Caobelli, Federico; Alongi, Pierpaolo; Evangelista, Laura; Picchio, Maria; Saladini, Giorgio; Rensi, Marco; Geatti, Onelio; Castello, Angelo; Laghai, Iashar; Popescu, Cristina E; Dolci, Carlotta; Crivellaro, Cinzia; Seghezzi, Silvia; Kirienko, Margarita; De Biasi, Vincenzo; Cocciolillo, Fabrizio; Quartuccio, Natale.
Afiliação
  • Caobelli F; Klinik für Nuklearmedizin, Medizinische Hochschule Hannover, Hanover, Germany.
  • Alongi P; Nuclear Medicine Unit, University of Milano-Bicocca, Piazza dell'Ateneo Nuovo 1, Milan, 20126, Italy. alongi.pierpaolo@hsr.it.
  • Evangelista L; Nuclear Medicine Department, IRCSS San Raffaele Scientific Institute, Via Olgettina 60, 20132, Milan, Italy. alongi.pierpaolo@hsr.it.
  • Picchio M; Radiotherapy and Nuclear Medicine Unit, Veneto Institute of Oncology IOV - IRCCS, Padua, Italy.
  • Saladini G; Nuclear Medicine Department, IRCSS San Raffaele Scientific Institute, Via Olgettina 60, 20132, Milan, Italy.
  • Rensi M; Radiotherapy and Nuclear Medicine Unit, Veneto Institute of Oncology IOV - IRCCS, Padua, Italy.
  • Geatti O; Nuclear Medicine Department, Hospital of Udine, Udine, Italy.
  • Castello A; Nuclear Medicine Department, Hospital of Udine, Udine, Italy.
  • Laghai I; Nuclear Medicine Department, University of Florence, Florence, Italy.
  • Popescu CE; Nuclear Medicine Department, University of Florence, Florence, Italy.
  • Dolci C; Nuclear Medicine Department, Niguarda Ca' Granda Hospital, Milan, Italy.
  • Crivellaro C; Nuclear Medicine Department; San Gerardo Hospital, Tecnomed Foundation, University of Milan-Bicocca, Milan, Italy.
  • Seghezzi S; Nuclear Medicine Department; San Gerardo Hospital, Tecnomed Foundation, University of Milan-Bicocca, Milan, Italy.
  • Kirienko M; Nuclear Medicine Department, Hospital of Treviglio, Treviglio, Bergamo, Italy.
  • De Biasi V; Nuclear Medicine Unit, University of Milano-Bicocca, Piazza dell'Ateneo Nuovo 1, Milan, 20126, Italy.
  • Cocciolillo F; Nuclear Medicine Department, Arcispedale Santa Maria Nuova, Reggio Emilia, Italy.
  • Quartuccio N; Nuclear Medicine Department, Catholic University of the Sacred Heart, Rome, Italy.
Eur J Nucl Med Mol Imaging ; 43(3): 404-13, 2016 Mar.
Article em En | MEDLINE | ID: mdl-26381775
ABSTRACT

PURPOSE:

Ovarian cancer is the eighth most common malignancy among women and has a high mortality rate.

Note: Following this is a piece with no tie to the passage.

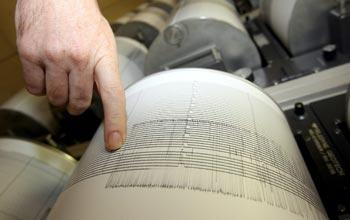 Σεισμός 5,8 Ρίχτερ στην Κρήτη thumbnail
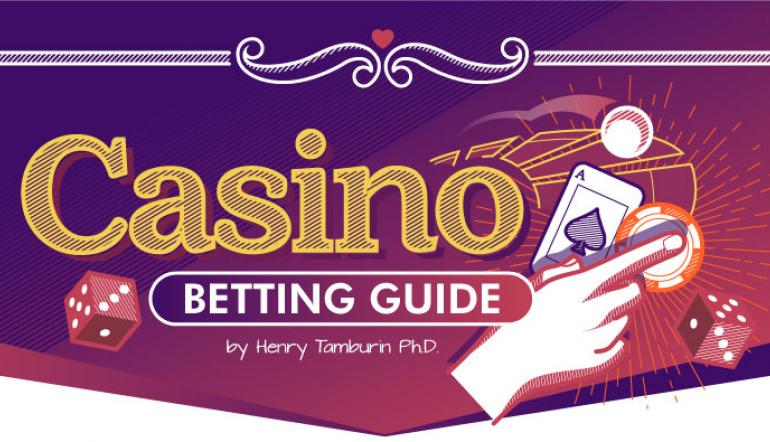 888 Casino - Blackjack Betting Guide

Prognostic factors able to drive an effective therapy are essential. (18)F-Fluoro-2-deoxyglucose positron emission tomography/computed tomography ((18)F-FDG PET/CT) has been investigated in patients with epithelial ovarian cancer and showed promise in diagnosing, staging, detecting recurrent lesions and monitoring treatment response. Conversely, its prognostic role remains unclear. We aimed at assessing the prognostic value of (18)F-FDG PET/CT performed in the restaging process in a multicentre study.

METHODS:

We evaluated 168 patients affected by ovarian carcinoma, who underwent a restaging (18)F-FDG PET/CT. The presence of local recurrences, lymph node involvement and distant metastasis was recorded as well as lesion dimensions, maximum and mean standardized uptake values (SUVmax and SUVmean, respectively). Progression-free survival (PFS) and overall survival (OS) at 3 and 4 years were computed by using Kaplan-Meier curves. Increased odds ratio was assessed using Cox regression analysis testing all lesion parameters measured by PET/CT.

RESULTS:

PFS was significantly longer in patients with a negative than a positive restaging PET/CT study (3- and 4-year PFS 64 and 53% vs 23 and 12%, respectively; p < 0.001). Similarly, a negative study was associated with a significantly higher OS rate after 4 years of follow-up (67 vs 25% in negative and positive groups, respectively; p < 0.001). Lymph node or distant involvement were also independently associated with an increased risk of disease progression [hazard ratio (HR) 1.6 and 2.2, respectively; p = 0.003]. Moreover, PET/CT showed an incremental prognostic value compared to the International Federation of Gynecology and Obstetrics (FIGO) staging system. In the analysis of patient subsets, individuals with the same FIGO stage I-II but with negative PET had a significantly better 4-year OS than patients with low FIGO stage but positive PET. This implies that patients with the same FIGO stage can be further prognostically stratified using PET (p = 0.01). At receiver-operating characteristic (ROC) analysis, no thresholds for semiquantitative parameters were predictive of a worse outcome.

CONCLUSION:

(18)F-FDG PET/CT has an important prognostic value in assessing the risk of disease progression and mortality rate. An efficacious therapy planning might therefore effectively rely on (18)F-FDG PET/CT findings. Semiquantitative data were not proven to be an effective tool to predict disease progression.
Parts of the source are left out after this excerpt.